▶ Exercise set:
**a)** Transcribe the section of the air quality text starting at "Keeping our air" and ending at "on VOC emissions.".
**b)** Write the next part of the air quality text, picking up after its final sentence.

▶ Provided text:
Start

Air Quality


Human-made VOCs declined by 60% since 1990 On average half as much solvent is used in manufacturing today compared to 1980.

Safe and clean

Keeping our air safe and clean by reducing pollution is one of the key roles of government at European and international level.

Solvents in products such as coatings, inks, and consumer products can emit substances into the air known as Volatile Organic Compounds (VOCs). VOC emissions from solvent-based products are regulated to protect air quality.

The European Solvents industry has shown continuous commitment to improve air quality by contributing to the reduction of total VOC emissions in the EU by more than 60% since 1990. Our industry complies with EU legislation on VOC emissions.

ESIG supports the revised National Emission reduction Commitments Directive (NECD), which sets out emission reduction targets up to 2030 for each EU Member State in line with the Gothenburg Protocol. ESIG’s  Air Quality Group leads research to document the decrease in VOC emissions from solvents based on sales data in EU Member States. Data from this research is compiled into what is known as the ESIG Solvent VOC Inventory.

Modern solvents can extend the lifetime of materials used in everyday goods and infrastructure ranging from cars to bridges. Therefore, unreflected VOC restrictions VOC restrictions could negatively impact the sustainability and efficiency of solvents. Emission reduction measures should be pragmatic and take into account costs and technical feasibility while ensuring clear environmental benefits.

End

▶ Dataset records:
Start

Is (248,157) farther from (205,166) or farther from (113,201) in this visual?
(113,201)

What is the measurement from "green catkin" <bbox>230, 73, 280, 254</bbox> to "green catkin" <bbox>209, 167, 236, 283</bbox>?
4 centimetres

End
Start

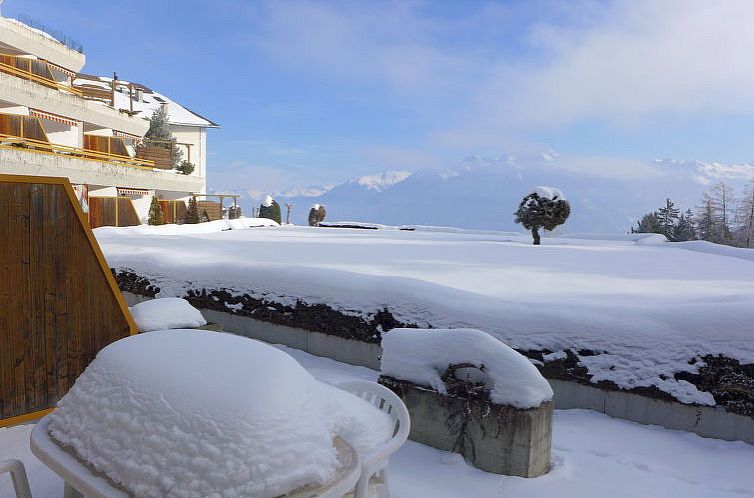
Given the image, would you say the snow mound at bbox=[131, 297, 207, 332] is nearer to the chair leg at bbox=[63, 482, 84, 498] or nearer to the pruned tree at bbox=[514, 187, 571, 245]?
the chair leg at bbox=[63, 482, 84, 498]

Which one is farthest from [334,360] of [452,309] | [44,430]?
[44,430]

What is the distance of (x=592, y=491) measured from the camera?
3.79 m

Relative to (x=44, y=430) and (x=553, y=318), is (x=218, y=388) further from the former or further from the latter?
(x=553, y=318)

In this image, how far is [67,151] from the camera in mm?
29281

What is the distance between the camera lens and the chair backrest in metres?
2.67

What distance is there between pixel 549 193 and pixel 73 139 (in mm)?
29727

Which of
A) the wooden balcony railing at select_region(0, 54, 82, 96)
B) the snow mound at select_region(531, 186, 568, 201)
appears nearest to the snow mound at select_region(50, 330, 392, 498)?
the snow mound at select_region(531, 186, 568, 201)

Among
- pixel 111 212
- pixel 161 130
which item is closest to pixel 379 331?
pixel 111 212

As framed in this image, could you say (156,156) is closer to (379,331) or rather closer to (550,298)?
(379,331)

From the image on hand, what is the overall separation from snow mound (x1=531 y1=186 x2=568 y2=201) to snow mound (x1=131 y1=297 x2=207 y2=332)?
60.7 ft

End

▶ Solved tasks:
**a)**
Keeping our air safe and clean by reducing pollution is one of the key roles of government at European and international level.

Solvents in products such as coatings, inks, and consumer products can emit substances into the air known as Volatile Organic Compounds (VOCs). VOC emissions from solvent-based products are regulated to protect air quality.

The European Solvents industry has shown continuous commitment to improve air quality by contributing to the reduction of total VOC emissions in the EU by more than 60% since 1990. Our industry complies with EU legislation on VOC emissions.

**b)**
Surface treatment using organic solvents BREF

As part of the Industrial Emission Directive (IED),  the Best Available Technique (BAT) reference document (BREF) for the surface treatment using organic solvents (STS BREF) has been reviewed once.

In December 2020, the BAT conclusions for the were published in the Official Journal of the European Union as Commission Implementing Decision (EU) 2020/2009.  Member States have four years to enforce it.

The STS BREF addresses industrial installations for the surface treatment of substances, objects or products using organic solvents, in particular for dressing, printing, coating, degreasing, waterproofing, sizing, painting, cleaning or impregnating. The activities addressed are:

  • printing (by heat set web offset, flexography and packaging gravure, publication gravure)
  • painting and other coating activities (winding wires, cars, trucks, buses, trains, agricultural and construction equipment, ships and yachts, aircraft, wood and mirrors, furniture, metal coil, metal packaging, and other metal and plastic goods)
  • waterproofing (by painting and wood preservation)
  • adhesive application (in the manufacture of abrasives and adhesive tapes)
  • cleaning and degreasing in conjunction with other surface treatment activities
  • impregnation for the preservation of wood.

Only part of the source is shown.